Thanks for sticking with me. So Row 1 of 18000 has 82,868 values. What do those values represent? I was expecting to get 18,000 predicted y variables. Is that not the case?
Edit:
Is the value for each column a predicted value from that sample taken? So each 18,00 is the samples of each variable and the value/s I’m seeing are the predicted ‘y’ for that observation in the test data?
Think of it this way. You have some sort of functional relationship, \mathbf{y} = f(\mathbf{X}, \boldsymbol{\theta}). \mathbf{X} is your matrix of input points (e.g. x_test
in your Python script), with row i
representing the i^{\rm th} vector of inputs (e.g. BIlmt_model2_new[i]
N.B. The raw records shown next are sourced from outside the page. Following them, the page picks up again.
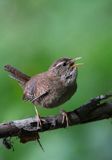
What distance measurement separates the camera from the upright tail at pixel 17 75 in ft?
10.1

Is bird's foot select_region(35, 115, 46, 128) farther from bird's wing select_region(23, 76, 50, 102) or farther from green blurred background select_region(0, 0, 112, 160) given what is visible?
bird's wing select_region(23, 76, 50, 102)

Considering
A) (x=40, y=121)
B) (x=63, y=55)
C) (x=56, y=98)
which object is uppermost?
(x=63, y=55)

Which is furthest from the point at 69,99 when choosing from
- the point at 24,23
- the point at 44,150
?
the point at 24,23

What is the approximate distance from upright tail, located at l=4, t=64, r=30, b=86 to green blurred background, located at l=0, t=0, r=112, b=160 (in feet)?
0.09

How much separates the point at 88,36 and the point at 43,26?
399mm

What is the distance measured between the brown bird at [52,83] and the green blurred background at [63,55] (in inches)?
1.2

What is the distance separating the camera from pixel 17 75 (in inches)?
123

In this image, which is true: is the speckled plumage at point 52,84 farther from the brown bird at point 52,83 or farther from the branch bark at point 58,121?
the branch bark at point 58,121

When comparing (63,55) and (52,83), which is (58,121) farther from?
(63,55)

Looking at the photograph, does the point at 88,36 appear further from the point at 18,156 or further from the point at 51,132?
the point at 18,156

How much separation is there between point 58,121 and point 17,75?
2.37 feet

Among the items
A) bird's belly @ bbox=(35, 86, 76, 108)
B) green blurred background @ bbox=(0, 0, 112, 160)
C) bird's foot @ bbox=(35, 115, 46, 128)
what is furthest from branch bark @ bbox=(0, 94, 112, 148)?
bird's belly @ bbox=(35, 86, 76, 108)

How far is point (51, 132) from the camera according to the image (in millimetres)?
2701

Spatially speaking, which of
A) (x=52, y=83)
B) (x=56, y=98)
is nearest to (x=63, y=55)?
(x=52, y=83)
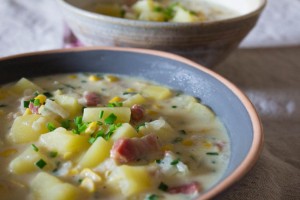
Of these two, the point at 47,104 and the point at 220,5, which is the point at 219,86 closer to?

, multi_policy_count_model_new[i]
, etc.). \boldsymbol{\theta} is a vector of model parameters (e.g. BIlmt_coeff
, unit_value_model2_coeff
, etc.)
For any single value of \boldsymbol{\theta}, inputting the 82868\times16 matrix \mathbf{X} into f will get you a vector \mathbf{Y} of length 82868. But you’ve sampled 18000 random values of \boldsymbol{\theta}, so now you have 18000 predicted values of the vector \mathbf{Y}.
Got it. Thank you @jjramsey. I’m going to think through how I want to infer from this and start another thread if needed. Thanks so much!